— start of Entries —

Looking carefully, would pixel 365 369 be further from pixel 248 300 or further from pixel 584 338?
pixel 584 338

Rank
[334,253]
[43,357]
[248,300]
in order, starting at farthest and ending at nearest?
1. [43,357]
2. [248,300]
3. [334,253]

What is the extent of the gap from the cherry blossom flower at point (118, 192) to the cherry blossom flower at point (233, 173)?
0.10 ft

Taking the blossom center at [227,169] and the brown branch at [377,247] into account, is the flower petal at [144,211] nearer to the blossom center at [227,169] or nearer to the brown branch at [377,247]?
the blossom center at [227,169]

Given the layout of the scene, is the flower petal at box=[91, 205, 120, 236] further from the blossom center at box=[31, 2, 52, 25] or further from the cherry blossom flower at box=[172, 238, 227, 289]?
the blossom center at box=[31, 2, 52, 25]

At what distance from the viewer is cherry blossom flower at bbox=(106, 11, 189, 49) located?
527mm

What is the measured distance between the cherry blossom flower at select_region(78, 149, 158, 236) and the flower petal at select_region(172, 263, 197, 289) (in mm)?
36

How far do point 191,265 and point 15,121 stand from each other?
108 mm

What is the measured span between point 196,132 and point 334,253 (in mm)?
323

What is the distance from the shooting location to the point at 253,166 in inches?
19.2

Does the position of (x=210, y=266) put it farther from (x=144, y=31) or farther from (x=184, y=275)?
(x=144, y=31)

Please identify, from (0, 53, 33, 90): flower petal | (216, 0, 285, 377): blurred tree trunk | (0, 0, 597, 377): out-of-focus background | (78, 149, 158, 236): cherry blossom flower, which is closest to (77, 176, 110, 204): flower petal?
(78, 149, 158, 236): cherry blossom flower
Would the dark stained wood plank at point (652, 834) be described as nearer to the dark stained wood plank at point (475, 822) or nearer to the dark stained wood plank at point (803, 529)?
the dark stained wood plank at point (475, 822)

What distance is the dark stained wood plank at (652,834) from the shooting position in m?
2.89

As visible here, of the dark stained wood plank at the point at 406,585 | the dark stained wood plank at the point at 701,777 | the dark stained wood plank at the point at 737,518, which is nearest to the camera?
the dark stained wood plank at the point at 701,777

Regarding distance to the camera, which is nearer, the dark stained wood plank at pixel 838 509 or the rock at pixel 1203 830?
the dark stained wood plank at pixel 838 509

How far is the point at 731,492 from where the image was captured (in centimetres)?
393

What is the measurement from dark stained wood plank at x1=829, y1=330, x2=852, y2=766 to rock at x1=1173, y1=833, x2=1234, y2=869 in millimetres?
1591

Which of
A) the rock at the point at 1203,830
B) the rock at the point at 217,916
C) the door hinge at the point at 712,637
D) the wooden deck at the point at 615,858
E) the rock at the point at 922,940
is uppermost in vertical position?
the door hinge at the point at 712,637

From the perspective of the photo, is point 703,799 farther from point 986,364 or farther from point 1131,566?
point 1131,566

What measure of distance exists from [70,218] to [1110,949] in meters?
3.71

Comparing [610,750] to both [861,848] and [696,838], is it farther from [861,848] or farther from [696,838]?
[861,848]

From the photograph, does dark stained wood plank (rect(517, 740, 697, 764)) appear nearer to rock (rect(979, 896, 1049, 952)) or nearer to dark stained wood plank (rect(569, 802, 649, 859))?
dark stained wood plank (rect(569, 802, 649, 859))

— end of Entries —

Requirements -> Convert all of the rows above into a numbered list with one item per line, and leave out the blank lines.

Problem solution ->
1. Looking carefully, would pixel 365 369 be further from pixel 248 300 or further from pixel 584 338?
2. pixel 584 338
3. Rank
4. [334,253]
5. [43,357]
6. [248,300]
7. in order, starting at farthest and ending at nearest?
8. 1. [43,357]
9. 2. [248,300]
10. 3. [334,253]
11. What is the extent of the gap from the cherry blossom flower at point (118, 192) to the cherry blossom flower at point (233, 173)?
12. 0.10 ft
13. Taking the blossom center at [227,169] and the brown branch at [377,247] into account, is the flower petal at [144,211] nearer to the blossom center at [227,169] or nearer to the brown branch at [377,247]?
14. the blossom center at [227,169]
15. Given the layout of the scene, is the flower petal at box=[91, 205, 120, 236] further from the blossom center at box=[31, 2, 52, 25] or further from the cherry blossom flower at box=[172, 238, 227, 289]?
16. the blossom center at box=[31, 2, 52, 25]
17. At what distance from the viewer is cherry blossom flower at bbox=(106, 11, 189, 49) located?
18. 527mm
19. What is the measured distance between the cherry blossom flower at select_region(78, 149, 158, 236) and the flower petal at select_region(172, 263, 197, 289) (in mm)?
20. 36
21. How far do point 191,265 and point 15,121 stand from each other?
22. 108 mm
23. What is the measured span between point 196,132 and point 334,253 (in mm)?
24. 323
25. What is the distance from the shooting location to the point at 253,166 in inches?
26. 19.2
27. Does the position of (x=210, y=266) put it farther from (x=144, y=31) or farther from (x=184, y=275)?
28. (x=144, y=31)
29. Please identify, from (0, 53, 33, 90): flower petal | (216, 0, 285, 377): blurred tree trunk | (0, 0, 597, 377): out-of-focus background | (78, 149, 158, 236): cherry blossom flower, which is closest to (77, 176, 110, 204): flower petal?
30. (78, 149, 158, 236): cherry blossom flower
31. Would the dark stained wood plank at point (652, 834) be described as nearer to the dark stained wood plank at point (475, 822) or nearer to the dark stained wood plank at point (803, 529)?
32. the dark stained wood plank at point (475, 822)
33. What distance is the dark stained wood plank at (652,834) from the shooting position in m?
34. 2.89
35. As visible here, of the dark stained wood plank at the point at 406,585 | the dark stained wood plank at the point at 701,777 | the dark stained wood plank at the point at 737,518, which is nearest to the camera?
36. the dark stained wood plank at the point at 701,777
37. Regarding distance to the camera, which is nearer, the dark stained wood plank at pixel 838 509 or the rock at pixel 1203 830?
38. the dark stained wood plank at pixel 838 509
39. How far is the point at 731,492 from where the image was captured (in centimetres)?
40. 393
41. What is the measurement from dark stained wood plank at x1=829, y1=330, x2=852, y2=766 to rock at x1=1173, y1=833, x2=1234, y2=869 in millimetres?
42. 1591
43. Which of
44. A) the rock at the point at 1203,830
45. B) the rock at the point at 217,916
46. C) the door hinge at the point at 712,637
47. D) the wooden deck at the point at 615,858
48. E) the rock at the point at 922,940
49. is uppermost in vertical position?
50. the door hinge at the point at 712,637
51. From the perspective of the photo, is point 703,799 farther from point 986,364 or farther from point 1131,566?
52. point 1131,566
53. What measure of distance exists from [70,218] to [1110,949] in meters?
54. 3.71
55. Comparing [610,750] to both [861,848] and [696,838], is it farther from [861,848] or farther from [696,838]?
56. [861,848]
57. From the photograph, does dark stained wood plank (rect(517, 740, 697, 764)) appear nearer to rock (rect(979, 896, 1049, 952)) or nearer to dark stained wood plank (rect(569, 802, 649, 859))?
58. dark stained wood plank (rect(569, 802, 649, 859))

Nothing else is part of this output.